* **Task prompt**: The material below holds pictures; leave them out and reproduce exactly the lines from the one with "Lentils Nutrition Facts" through the one with "I Don't Cook Journal", inclusive.

* **Task inputs**:
——
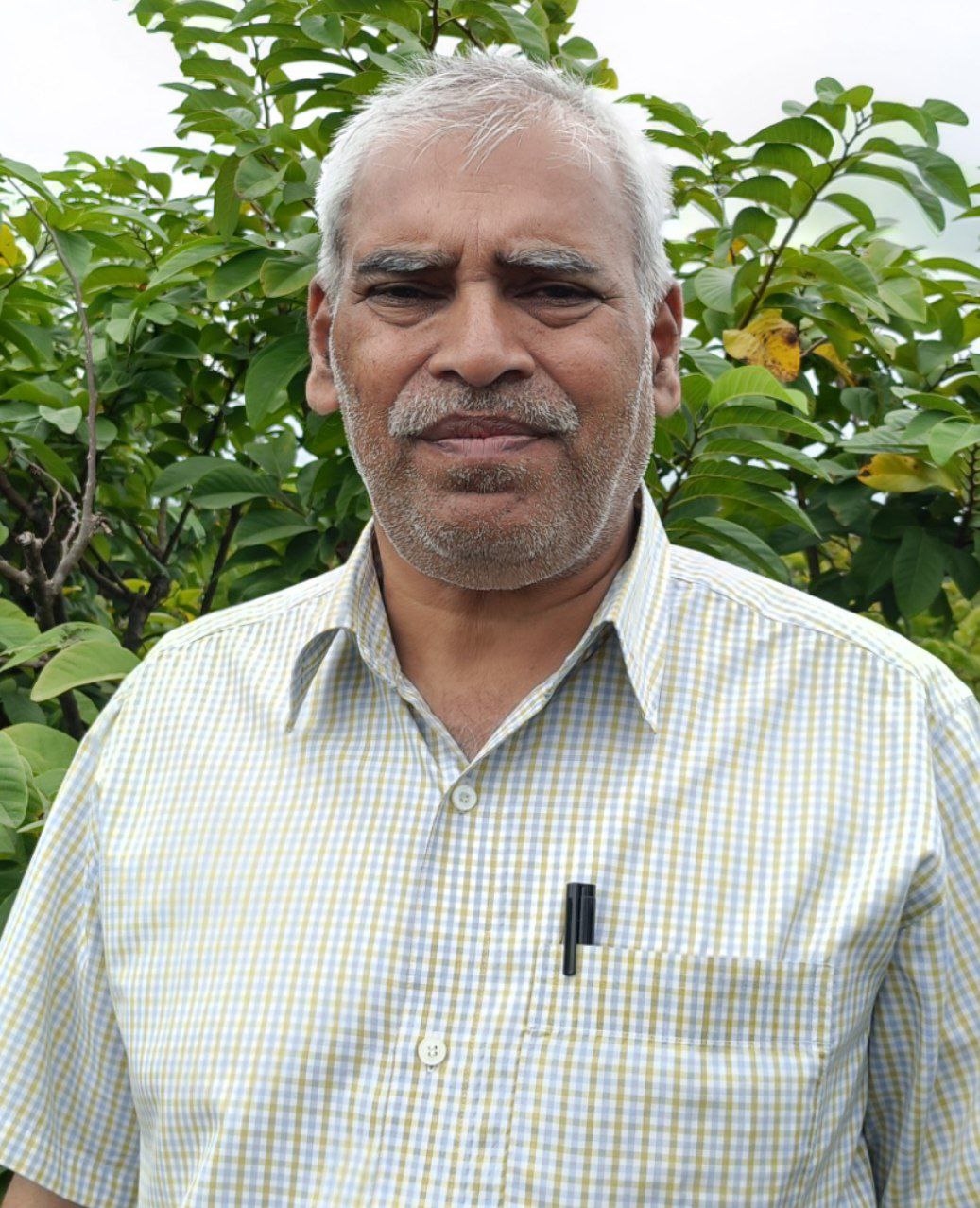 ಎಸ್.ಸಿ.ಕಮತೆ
——
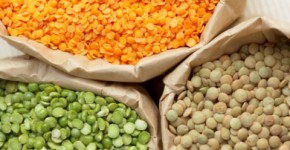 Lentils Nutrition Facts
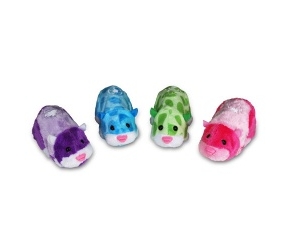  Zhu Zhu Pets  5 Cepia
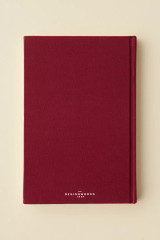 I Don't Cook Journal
——
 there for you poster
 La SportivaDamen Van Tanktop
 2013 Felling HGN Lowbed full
——
* **Output for this exercise**:
 Lentils Nutrition Facts
  Zhu Zhu Pets  5 Cepia
 I Don't Cook Journal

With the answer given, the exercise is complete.